Aim of the exercise -
Nothing other than the lines from the one containing "Of these objects, point" through the close of the entries below should be printed, each exactly.

Entries taken from a collection -
* begin *

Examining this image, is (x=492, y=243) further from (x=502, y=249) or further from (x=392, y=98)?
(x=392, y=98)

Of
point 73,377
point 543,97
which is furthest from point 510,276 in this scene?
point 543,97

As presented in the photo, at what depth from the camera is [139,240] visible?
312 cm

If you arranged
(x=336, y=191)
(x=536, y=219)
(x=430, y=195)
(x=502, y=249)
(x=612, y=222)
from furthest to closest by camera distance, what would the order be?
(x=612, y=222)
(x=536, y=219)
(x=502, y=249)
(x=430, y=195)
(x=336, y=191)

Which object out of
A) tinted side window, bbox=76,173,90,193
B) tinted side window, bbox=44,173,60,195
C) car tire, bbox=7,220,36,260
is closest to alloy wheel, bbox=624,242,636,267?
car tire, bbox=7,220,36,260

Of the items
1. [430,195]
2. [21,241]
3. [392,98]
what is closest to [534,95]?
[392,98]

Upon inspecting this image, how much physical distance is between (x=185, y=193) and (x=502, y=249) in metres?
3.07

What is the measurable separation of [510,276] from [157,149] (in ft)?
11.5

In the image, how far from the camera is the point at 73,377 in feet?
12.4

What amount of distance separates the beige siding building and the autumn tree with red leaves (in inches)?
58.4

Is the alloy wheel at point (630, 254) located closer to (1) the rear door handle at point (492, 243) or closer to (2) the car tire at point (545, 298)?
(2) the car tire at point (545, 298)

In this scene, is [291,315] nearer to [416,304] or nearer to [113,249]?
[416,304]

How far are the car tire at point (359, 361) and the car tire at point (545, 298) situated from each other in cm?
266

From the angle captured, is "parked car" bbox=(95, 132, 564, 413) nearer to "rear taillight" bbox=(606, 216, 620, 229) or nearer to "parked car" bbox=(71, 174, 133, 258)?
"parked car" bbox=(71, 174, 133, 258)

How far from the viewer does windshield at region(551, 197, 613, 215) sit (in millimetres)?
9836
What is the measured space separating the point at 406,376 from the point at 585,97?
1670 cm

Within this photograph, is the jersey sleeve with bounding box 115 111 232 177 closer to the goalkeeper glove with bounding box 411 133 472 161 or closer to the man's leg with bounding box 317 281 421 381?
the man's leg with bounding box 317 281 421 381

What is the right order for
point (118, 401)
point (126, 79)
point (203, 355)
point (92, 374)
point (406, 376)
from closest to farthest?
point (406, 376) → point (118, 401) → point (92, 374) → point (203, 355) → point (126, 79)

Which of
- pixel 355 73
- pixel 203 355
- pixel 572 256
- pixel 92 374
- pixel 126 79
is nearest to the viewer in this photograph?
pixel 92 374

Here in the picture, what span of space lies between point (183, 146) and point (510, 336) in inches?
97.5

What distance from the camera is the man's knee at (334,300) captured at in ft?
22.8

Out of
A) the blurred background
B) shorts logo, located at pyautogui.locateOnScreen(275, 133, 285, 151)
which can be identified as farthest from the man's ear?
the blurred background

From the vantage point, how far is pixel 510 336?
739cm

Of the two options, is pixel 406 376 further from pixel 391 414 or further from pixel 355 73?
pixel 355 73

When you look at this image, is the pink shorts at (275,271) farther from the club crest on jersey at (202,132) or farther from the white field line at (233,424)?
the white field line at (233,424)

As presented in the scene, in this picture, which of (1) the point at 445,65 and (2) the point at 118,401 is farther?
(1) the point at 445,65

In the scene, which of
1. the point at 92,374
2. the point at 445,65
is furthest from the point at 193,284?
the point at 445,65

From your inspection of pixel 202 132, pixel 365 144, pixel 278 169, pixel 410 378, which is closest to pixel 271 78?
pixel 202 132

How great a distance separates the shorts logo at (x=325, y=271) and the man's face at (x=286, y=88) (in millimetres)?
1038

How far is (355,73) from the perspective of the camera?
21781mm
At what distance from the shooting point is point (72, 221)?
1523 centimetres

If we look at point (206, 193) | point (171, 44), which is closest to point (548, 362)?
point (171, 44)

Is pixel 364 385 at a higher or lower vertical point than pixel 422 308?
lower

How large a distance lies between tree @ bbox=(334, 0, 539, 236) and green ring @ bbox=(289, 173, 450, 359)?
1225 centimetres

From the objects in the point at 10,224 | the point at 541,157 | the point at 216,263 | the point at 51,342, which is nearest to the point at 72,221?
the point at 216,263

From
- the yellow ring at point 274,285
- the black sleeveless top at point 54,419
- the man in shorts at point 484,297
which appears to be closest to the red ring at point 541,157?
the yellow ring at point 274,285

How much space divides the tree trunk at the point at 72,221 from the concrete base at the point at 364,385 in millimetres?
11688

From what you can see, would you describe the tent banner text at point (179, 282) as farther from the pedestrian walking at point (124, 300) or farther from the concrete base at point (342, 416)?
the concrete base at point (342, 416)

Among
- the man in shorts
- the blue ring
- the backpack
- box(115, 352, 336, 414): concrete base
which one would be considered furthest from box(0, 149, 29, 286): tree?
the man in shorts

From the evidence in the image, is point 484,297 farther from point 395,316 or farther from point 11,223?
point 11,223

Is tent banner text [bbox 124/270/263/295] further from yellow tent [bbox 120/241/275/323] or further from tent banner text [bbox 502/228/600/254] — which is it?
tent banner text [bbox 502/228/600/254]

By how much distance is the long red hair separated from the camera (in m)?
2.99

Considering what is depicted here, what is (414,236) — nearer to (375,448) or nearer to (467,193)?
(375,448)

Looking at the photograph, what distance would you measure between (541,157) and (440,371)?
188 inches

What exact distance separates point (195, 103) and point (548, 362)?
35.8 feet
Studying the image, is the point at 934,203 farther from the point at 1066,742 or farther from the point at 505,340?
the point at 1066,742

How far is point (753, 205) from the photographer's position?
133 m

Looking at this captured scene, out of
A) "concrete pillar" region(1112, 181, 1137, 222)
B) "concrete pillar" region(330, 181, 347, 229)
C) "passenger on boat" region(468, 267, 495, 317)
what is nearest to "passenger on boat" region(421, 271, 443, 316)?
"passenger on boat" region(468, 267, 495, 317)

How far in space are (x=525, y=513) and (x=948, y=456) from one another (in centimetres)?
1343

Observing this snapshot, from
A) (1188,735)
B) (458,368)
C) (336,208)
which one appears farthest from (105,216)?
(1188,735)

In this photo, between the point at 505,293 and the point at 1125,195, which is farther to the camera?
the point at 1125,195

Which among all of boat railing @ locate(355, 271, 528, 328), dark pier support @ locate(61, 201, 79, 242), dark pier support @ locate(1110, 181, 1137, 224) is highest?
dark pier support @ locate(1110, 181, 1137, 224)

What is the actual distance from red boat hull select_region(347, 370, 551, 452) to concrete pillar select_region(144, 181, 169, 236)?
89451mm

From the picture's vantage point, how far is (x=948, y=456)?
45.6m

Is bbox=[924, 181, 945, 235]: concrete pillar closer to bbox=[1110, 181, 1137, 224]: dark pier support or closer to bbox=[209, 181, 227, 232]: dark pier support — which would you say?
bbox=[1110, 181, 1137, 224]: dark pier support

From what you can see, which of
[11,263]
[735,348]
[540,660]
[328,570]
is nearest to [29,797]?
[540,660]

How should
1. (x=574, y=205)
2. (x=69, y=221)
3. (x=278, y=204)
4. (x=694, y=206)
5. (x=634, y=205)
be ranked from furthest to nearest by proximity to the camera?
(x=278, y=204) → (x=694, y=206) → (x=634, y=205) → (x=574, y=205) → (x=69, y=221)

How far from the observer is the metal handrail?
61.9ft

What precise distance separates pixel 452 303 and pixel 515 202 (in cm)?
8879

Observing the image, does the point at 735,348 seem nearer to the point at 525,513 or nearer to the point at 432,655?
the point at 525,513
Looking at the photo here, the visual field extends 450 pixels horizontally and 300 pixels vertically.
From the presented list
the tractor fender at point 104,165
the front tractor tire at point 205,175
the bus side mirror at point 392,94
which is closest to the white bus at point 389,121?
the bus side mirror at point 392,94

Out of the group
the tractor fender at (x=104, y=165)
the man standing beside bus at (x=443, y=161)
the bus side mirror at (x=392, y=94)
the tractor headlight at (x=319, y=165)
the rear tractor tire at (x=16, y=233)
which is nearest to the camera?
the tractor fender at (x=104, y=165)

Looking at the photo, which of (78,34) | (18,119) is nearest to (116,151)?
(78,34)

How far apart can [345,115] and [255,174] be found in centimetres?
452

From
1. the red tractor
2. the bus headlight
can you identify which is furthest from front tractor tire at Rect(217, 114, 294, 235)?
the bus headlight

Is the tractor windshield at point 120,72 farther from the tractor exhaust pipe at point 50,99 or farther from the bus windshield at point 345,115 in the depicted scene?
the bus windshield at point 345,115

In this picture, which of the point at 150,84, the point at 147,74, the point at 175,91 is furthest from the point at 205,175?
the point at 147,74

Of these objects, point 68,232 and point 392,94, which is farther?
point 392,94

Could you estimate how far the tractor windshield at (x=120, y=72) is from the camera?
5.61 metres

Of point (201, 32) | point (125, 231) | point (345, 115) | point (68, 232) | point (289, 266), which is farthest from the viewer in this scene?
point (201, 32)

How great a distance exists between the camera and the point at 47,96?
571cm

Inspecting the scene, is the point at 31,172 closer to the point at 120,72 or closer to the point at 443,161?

* end *

Task solution -
Of these objects, point 68,232 and point 392,94, which is farther?
point 392,94

Could you estimate how far the tractor windshield at (x=120, y=72) is from the camera?
5.61 metres

Of point (201, 32) | point (125, 231) | point (345, 115) | point (68, 232) | point (289, 266), which is farthest from the viewer in this scene?
point (201, 32)

How great a distance exists between the camera and the point at 47,96?
571cm

Inspecting the scene, is the point at 31,172 closer to the point at 120,72 or closer to the point at 443,161?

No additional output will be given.